Philippe Kruchten says that "the practice of architecture is a long and rapid succession of sub-optimal decisions, mostly made in partial light". Architecture projects are, by their very nature, ventures into uncharted territory and especially fraught with competing ideas on which direction to take. Without obtaining a consensus and solid leadership, indecision is like[ly] to reign.
While there is hardly any need to highlight the technical issues associated with architecture, the social aspects that continue to have ever-increasing influence cannot be ignored, Uttangi asserts. There is no doubt that there are team members who feel used, left out or ill-treated in almost all projects, particularly when the question of their involvement in the system's architecture comes.
"The problems are exacerbated by ever-growing size of teams, integration of cultures and faster turnover rates, increasing complexity and cross-technology interoperability concerns. If issues of stakeholder involvement, assimilation of ideas, recognizing contributions and mutual support issues are systematically, yet informally addressed, results can be pleasantly surprising," Uttangi states in his conclusion.
The Heart of Organization
At Investec, such thinking is more than just speculative. Enterprise architecture at Investec is viewed as a pyramid, with culture (or behaviour) at the bottom, where it informs the social architecture, which sits on top of it. This social architecture in turn plays a big role in influencing the information architecture, determined by information needed from both the external environment (what the competition is doing and so forth), and also from internal sources. In order to make decisions the "social architecture" needs information. Many of the decisions revolve about the business model in play in the organization and go to the heart of the purpose of the organization.
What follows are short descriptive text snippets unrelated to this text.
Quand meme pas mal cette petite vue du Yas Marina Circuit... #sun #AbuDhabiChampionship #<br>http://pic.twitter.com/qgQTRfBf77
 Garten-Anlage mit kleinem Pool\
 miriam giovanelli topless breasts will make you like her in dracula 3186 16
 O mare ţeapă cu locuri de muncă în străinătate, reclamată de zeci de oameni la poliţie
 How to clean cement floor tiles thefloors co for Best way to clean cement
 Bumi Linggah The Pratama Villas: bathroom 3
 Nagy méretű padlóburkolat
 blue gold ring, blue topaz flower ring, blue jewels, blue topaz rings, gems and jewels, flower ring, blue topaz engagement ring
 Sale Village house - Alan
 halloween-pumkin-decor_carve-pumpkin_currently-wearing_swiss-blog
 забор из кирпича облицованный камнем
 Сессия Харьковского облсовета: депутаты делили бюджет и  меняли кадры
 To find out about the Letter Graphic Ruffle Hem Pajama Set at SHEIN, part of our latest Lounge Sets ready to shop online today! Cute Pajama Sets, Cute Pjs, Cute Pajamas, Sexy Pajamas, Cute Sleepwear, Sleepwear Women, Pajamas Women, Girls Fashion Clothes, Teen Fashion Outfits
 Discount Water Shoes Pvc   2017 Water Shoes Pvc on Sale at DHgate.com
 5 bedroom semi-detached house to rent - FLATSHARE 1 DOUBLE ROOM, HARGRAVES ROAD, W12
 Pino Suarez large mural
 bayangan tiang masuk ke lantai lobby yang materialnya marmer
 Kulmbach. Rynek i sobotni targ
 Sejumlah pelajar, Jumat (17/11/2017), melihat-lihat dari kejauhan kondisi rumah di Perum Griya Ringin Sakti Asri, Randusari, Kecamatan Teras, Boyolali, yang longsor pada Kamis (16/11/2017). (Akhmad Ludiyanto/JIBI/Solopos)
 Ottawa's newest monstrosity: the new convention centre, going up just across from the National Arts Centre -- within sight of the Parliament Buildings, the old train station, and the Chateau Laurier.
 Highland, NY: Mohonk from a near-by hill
The information architecture then feeds into the business model, which influences the applications, which in turn influence the nature and volume of data. At the top, finally, is the technology. In Shapiro's eyes therefore, starting with the technology is to ignore everything but the tip of the iceberg.
Instead, it is vital to account for culture in developing the architecture. Culture distinguishes between "okay" behaviour and "not okay" behaviour amongst groups of people in the context of the society or organization, he says. This sets the foundation for all decision making. The enterprise is a "melting pot" of influences and negotiations, which eventually form distinct observable patterns. These repeated patterns and ways of making decisions are reflected in organizational structures and formal and informal reporting lines.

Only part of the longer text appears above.